▸ WORK TO BE COMPLETED
Can you convert the listing into a Markdown table with the columns "Row" and "Line", covering everything from the line containing "is elevated more?" through the last line of the listing and leaving out blank lines?
-- start of GIVEN INFORMATION --
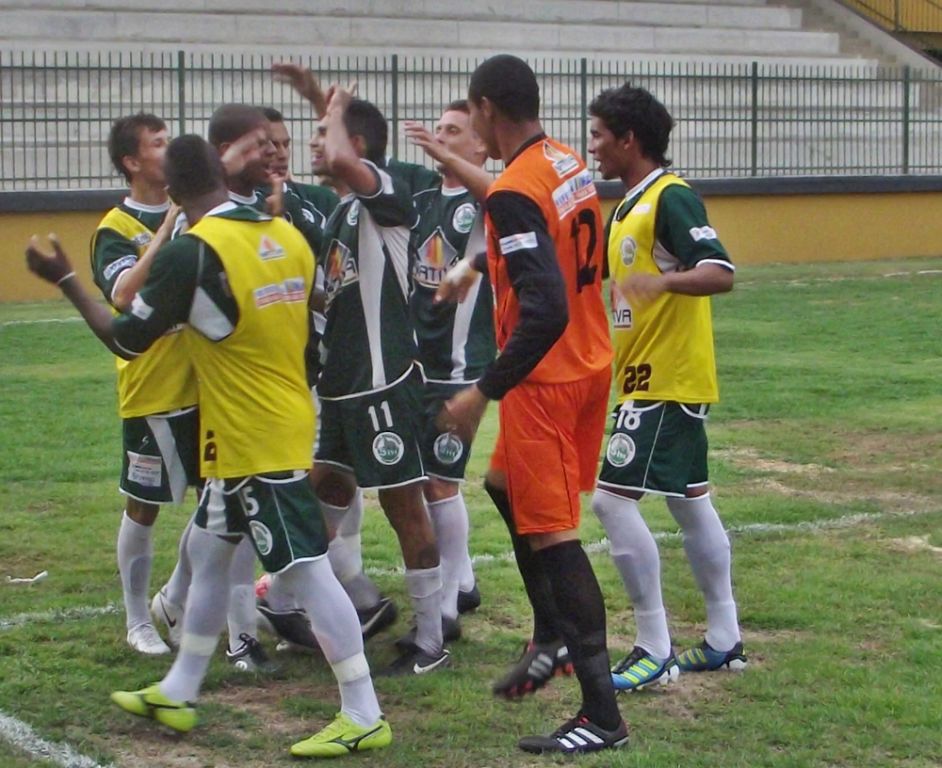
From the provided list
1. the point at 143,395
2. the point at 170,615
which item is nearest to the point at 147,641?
the point at 170,615

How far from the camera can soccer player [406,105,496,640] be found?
258 inches

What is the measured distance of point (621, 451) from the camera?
18.3 feet

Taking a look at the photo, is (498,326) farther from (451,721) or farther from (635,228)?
(451,721)

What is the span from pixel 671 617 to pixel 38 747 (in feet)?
8.86

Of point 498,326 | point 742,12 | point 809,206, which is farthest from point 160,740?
point 742,12

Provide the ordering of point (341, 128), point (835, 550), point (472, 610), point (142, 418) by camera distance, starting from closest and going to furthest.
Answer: point (341, 128)
point (142, 418)
point (472, 610)
point (835, 550)

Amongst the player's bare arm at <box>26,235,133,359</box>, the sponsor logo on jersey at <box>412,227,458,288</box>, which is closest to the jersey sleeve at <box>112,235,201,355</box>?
the player's bare arm at <box>26,235,133,359</box>

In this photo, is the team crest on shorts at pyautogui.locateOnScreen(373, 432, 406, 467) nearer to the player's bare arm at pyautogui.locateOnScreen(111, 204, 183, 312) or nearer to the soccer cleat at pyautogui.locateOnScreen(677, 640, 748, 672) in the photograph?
the player's bare arm at pyautogui.locateOnScreen(111, 204, 183, 312)

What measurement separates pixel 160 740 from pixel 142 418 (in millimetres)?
1337

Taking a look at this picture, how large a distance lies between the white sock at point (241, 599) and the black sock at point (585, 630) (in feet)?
4.80

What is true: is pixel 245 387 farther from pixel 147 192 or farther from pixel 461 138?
pixel 461 138

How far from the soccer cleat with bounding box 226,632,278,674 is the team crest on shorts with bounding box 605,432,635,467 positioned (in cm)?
152

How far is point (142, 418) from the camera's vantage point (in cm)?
593

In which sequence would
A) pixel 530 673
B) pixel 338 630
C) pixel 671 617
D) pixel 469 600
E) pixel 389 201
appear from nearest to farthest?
pixel 338 630, pixel 530 673, pixel 389 201, pixel 671 617, pixel 469 600
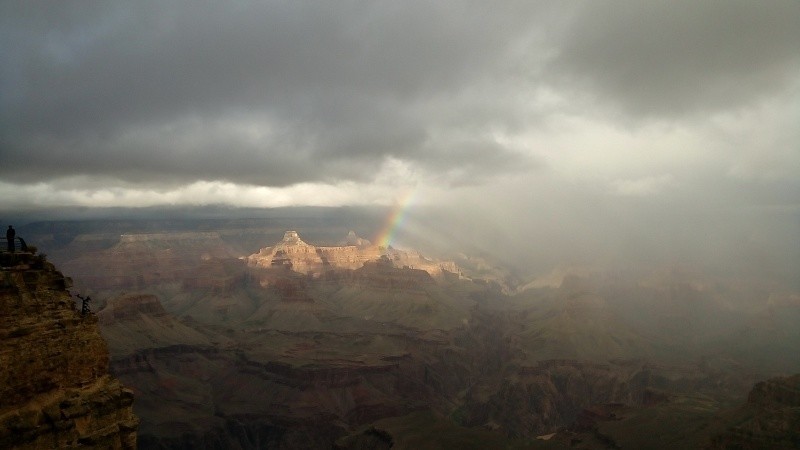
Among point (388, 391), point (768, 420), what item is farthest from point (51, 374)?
point (388, 391)

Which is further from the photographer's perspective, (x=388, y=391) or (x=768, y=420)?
(x=388, y=391)

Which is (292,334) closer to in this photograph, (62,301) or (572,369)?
(572,369)

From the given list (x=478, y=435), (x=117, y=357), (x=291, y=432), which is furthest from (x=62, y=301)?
(x=117, y=357)

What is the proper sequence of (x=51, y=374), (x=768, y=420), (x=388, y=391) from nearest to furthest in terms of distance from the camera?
(x=51, y=374) → (x=768, y=420) → (x=388, y=391)

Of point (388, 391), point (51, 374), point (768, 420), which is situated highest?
point (51, 374)

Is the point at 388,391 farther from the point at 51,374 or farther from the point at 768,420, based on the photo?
the point at 51,374

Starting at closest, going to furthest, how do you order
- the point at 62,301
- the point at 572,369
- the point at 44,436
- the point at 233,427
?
the point at 44,436 < the point at 62,301 < the point at 233,427 < the point at 572,369

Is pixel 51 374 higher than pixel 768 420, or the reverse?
pixel 51 374

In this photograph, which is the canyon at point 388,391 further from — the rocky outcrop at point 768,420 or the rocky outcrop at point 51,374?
the rocky outcrop at point 51,374
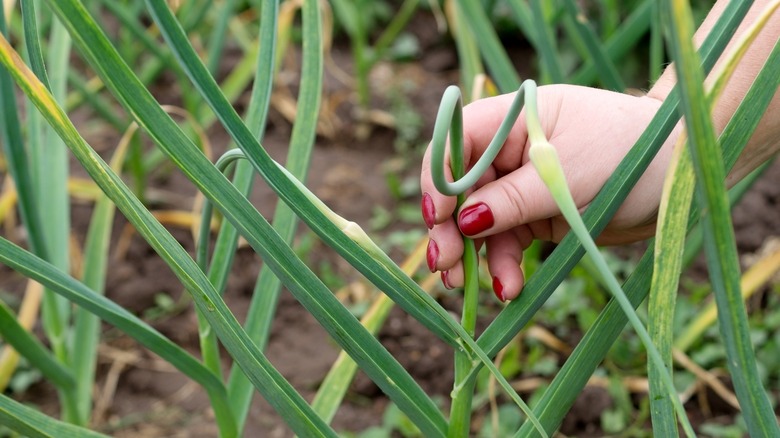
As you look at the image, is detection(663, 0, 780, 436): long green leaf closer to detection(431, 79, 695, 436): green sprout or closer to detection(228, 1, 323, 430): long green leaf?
detection(431, 79, 695, 436): green sprout

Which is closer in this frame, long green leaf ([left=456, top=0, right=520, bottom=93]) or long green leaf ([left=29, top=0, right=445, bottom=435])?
long green leaf ([left=29, top=0, right=445, bottom=435])

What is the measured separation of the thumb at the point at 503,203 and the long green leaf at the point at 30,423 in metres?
0.40

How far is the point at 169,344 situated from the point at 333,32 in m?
1.77

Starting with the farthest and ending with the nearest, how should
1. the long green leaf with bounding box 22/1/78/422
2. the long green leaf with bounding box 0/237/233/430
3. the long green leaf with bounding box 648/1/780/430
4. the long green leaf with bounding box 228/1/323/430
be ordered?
the long green leaf with bounding box 22/1/78/422 → the long green leaf with bounding box 228/1/323/430 → the long green leaf with bounding box 0/237/233/430 → the long green leaf with bounding box 648/1/780/430

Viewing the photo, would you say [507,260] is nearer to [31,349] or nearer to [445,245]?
[445,245]

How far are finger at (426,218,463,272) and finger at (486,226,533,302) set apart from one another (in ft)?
0.16

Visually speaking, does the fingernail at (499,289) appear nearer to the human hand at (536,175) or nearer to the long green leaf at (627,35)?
the human hand at (536,175)

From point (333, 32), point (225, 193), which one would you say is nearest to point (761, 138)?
point (225, 193)

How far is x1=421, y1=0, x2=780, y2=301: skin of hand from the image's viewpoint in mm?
754

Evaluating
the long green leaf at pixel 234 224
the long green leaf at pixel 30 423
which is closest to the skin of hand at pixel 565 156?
the long green leaf at pixel 234 224

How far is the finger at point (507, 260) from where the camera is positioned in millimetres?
754

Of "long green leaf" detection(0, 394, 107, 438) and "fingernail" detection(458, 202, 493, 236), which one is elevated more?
"fingernail" detection(458, 202, 493, 236)

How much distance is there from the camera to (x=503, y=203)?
2.47 feet

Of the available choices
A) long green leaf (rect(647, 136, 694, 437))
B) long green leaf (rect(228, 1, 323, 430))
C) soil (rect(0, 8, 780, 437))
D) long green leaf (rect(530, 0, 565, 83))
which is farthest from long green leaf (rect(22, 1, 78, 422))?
long green leaf (rect(647, 136, 694, 437))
-- end of GIVEN INFORMATION --
▸ THE SOLUTION
| Row | Line |
|---|---|
| 1 | Of "long green leaf" detection(0, 394, 107, 438) and "fingernail" detection(458, 202, 493, 236), which one is elevated more? |
| 2 | "fingernail" detection(458, 202, 493, 236) |
| 3 | How much distance is there from the camera to (x=503, y=203)? |
| 4 | 2.47 feet |
| 5 | Of the available choices |
| 6 | A) long green leaf (rect(647, 136, 694, 437)) |
| 7 | B) long green leaf (rect(228, 1, 323, 430)) |
| 8 | C) soil (rect(0, 8, 780, 437)) |
| 9 | D) long green leaf (rect(530, 0, 565, 83)) |
| 10 | which is farthest from long green leaf (rect(22, 1, 78, 422))? |
| 11 | long green leaf (rect(647, 136, 694, 437)) |